SUPPLIED PASSAGE.
Beaming a warp has never been one of my favorite steps in weaving. A lot can go wrong, especially when working alone. I have good intentions of building a warping ‘valet’ or ‘trapeze’ but I didn’t feel like going in to town this weekend to pick up the necessary lumber. However, I realized that I could use weights on the bouts of warp and could expect better results than the crank, yank and cross your fingers method that I have been using.
What to use for weights? I drink water, so I didn’t have any stray milk or juice containers in my recycling bin. I could use rocks, because this part of New England is famous for its rocky soil, and I had dug up plenty of them when preparing the flower garden last month. Rocks need to be washed, weighed and bagged, and that seems like a lot of work. What to use? Back to the fact that I drink water. I have collapsible water bottles in my camping gear. I have a pair of one liter bottles for the seltzer maker. All told, I was able to round up enough bottles to put 2.5 kg. of weight on each of the two bouts of warp.
That has to be the smoothest warp I have ever beamed on. It’s neatly packed with sticks, and for once in my life, I finally have enough sticks to do the job right.
With this loom, taking my time and doing things right feels natural and good. I want to understand each cord and know its purpose. I am determined to have each cord in a set be the same length, so that I can know that they are in balance. With the right tools and the right skills, there is nothing to dread about any step of weaving.
It is worth every careful step, because I am home and I have the loom of my dreams.

REQUESTS.
A - Answer these questions using the weaving passage:
(i) How much weight was put on each of the two bouts of warp?
(ii) Which region is described as famous for its rocky soil?
(iii) What is the beamed warp neatly packed with?
B - From the weaving passage, reproduce the part that opens with the words containing "What to use for" and closes with "bouts of warp.".
C - List every item the weaving passage names as a possible source of weight for the bouts of warp.

(Recorded data)
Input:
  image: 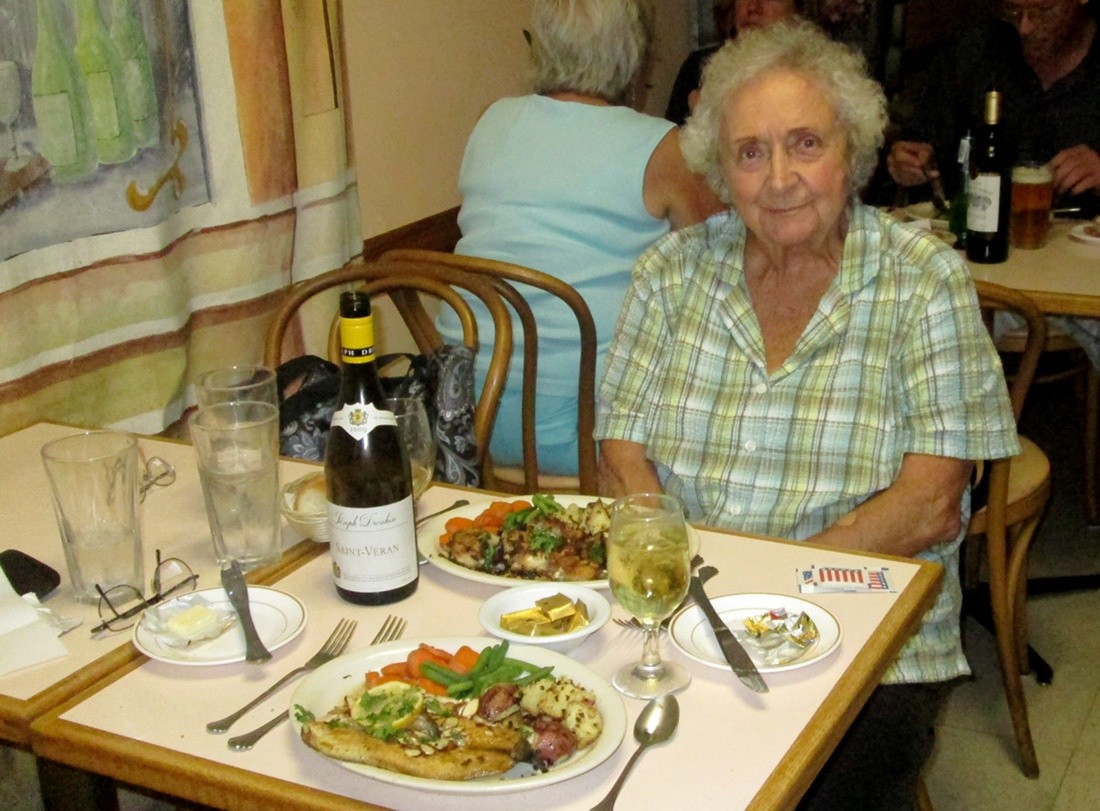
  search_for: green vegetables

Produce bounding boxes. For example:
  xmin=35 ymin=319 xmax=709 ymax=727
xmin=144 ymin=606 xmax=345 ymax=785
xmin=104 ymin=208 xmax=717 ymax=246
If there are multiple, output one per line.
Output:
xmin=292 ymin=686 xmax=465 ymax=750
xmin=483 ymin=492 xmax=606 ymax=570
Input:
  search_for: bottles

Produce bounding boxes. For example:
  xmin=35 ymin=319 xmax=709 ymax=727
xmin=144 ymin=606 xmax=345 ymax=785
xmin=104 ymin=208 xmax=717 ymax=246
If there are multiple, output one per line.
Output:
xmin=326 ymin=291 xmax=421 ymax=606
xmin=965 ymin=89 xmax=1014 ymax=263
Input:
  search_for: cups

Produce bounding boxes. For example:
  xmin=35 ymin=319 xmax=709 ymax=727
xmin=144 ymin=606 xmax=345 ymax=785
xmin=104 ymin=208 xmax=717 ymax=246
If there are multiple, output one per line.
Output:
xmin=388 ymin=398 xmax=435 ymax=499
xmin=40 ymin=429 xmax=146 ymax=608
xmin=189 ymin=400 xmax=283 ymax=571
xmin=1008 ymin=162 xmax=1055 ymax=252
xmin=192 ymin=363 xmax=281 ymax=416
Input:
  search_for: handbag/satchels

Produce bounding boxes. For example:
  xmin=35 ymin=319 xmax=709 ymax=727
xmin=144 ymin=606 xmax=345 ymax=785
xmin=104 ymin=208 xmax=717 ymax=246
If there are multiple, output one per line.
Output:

PER-TASK ANSWERS.
A -
(i) 2.5 kg.
(ii) This part of New England.
(iii) Sticks.

B -
What to use for weights? I drink water, so I didn’t have any stray milk or juice containers in my recycling bin. I could use rocks, because this part of New England is famous for its rocky soil, and I had dug up plenty of them when preparing the flower garden last month. Rocks need to be washed, weighed and bagged, and that seems like a lot of work. What to use? Back to the fact that I drink water. I have collapsible water bottles in my camping gear. I have a pair of one liter bottles for the seltzer maker. All told, I was able to round up enough bottles to put 2.5 kg. of weight on each of the two bouts of warp.

C -
Milk containers
Juice containers
Rocks
Collapsible water bottles
One liter bottles for the seltzer maker